Przemyslaw Ziemacki chooses one of his favourite images
Przemyslaw Ziemacki
Przemyslaw Ziemacki is a nature photographer and journalist from Klodzko, Poland. He takes landscape as well as wildlife and details photographs. He works mainly in his home area but also has traveled around Europe, especially to take photographs around the Baltic Sea. Three of his photography projects – “Night”, “Seagulls at twilight” and “Quanta of rose and snow” – incorporate artificial light in nature photography.
When I saw this photograph by Marianthi, my first thought was that I was not sure if I was looking at the sea, but I definitely felt it. I really felt that the photograph titled “Tidal Pool #5” shows the sea, but I have decided not to ask Marianthi but to leave it to my imagination.
I was neither sure about what exactly was in front of her camera nor if she used multiple exposure. What one can be sure of is her photograph is very sea-like. Oceans and seas (probably most great lakes, too) are strongly connected with blue colour in human brains. It is not just one blue but the full spectrum from pale blue to deep navy blue.
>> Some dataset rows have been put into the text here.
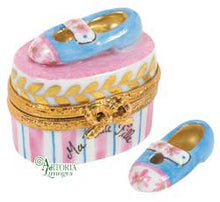 Load image into Gallery viewer, SKU# 7501 - Mary Jane Shoes Baby Blue
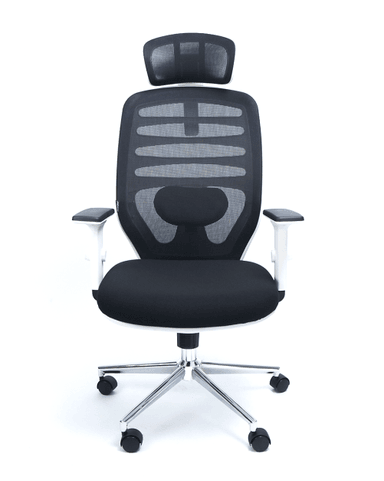 SILLA ERGONÓMICA PARA OFICINA DECORPLAS NICOLE H BLACK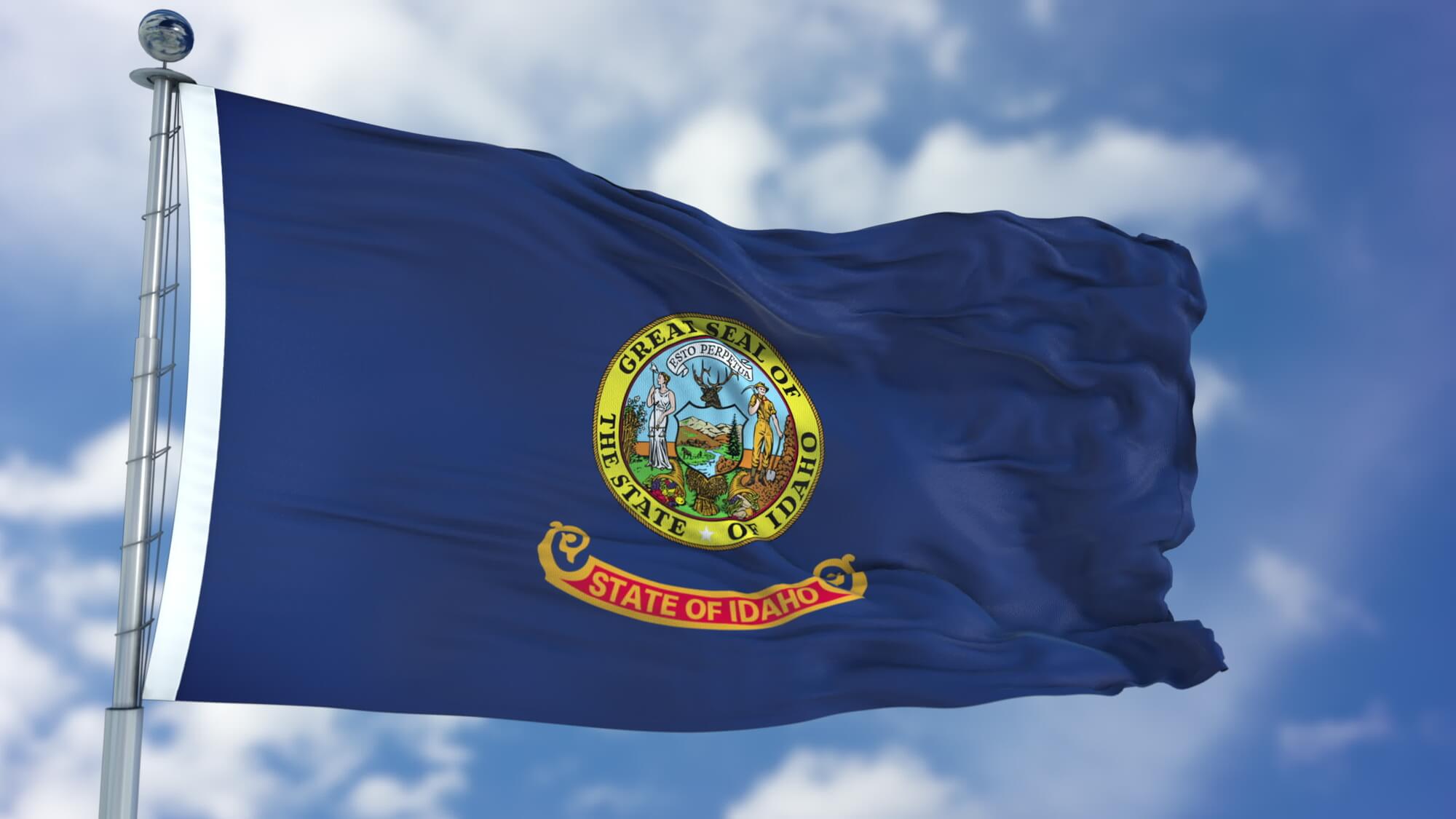 Idaho flag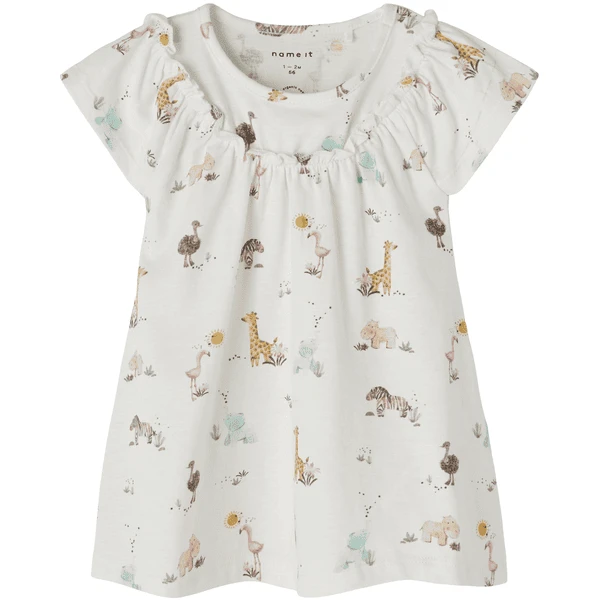 Name It Kleid Nbfjannie White Alyssum 3 Name It Kleid Nbfjannie White Alyssum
Even if sometimes some shallows are green or brown, they are still a part of something bigger which remains blue. It is not only this range of blue but a sense of wind added that makes the white stripes on a blue background. All this playing with blue I can find as a key element of the Marianthi’s photograph. Moreover, the way the layers of blue shades compose with each other reminds me of traces which waves leave on a beach.
While most people know the sea well, the view is left asking - where was it taken – is it a view from a beach? Is there any better place to take a walk and dream a bit than a narrow strip of sand with safe land on one hand, endless water on the other and a fresh breeze on the face? When I think about seascape, I usually mean beachscape. A psychiatrist could say that one of the reasons I enjoy this photograph so much is because I find my comfortable environment in it. However, “Tidal Pool #5“ gives something more, and it is also very sea-like.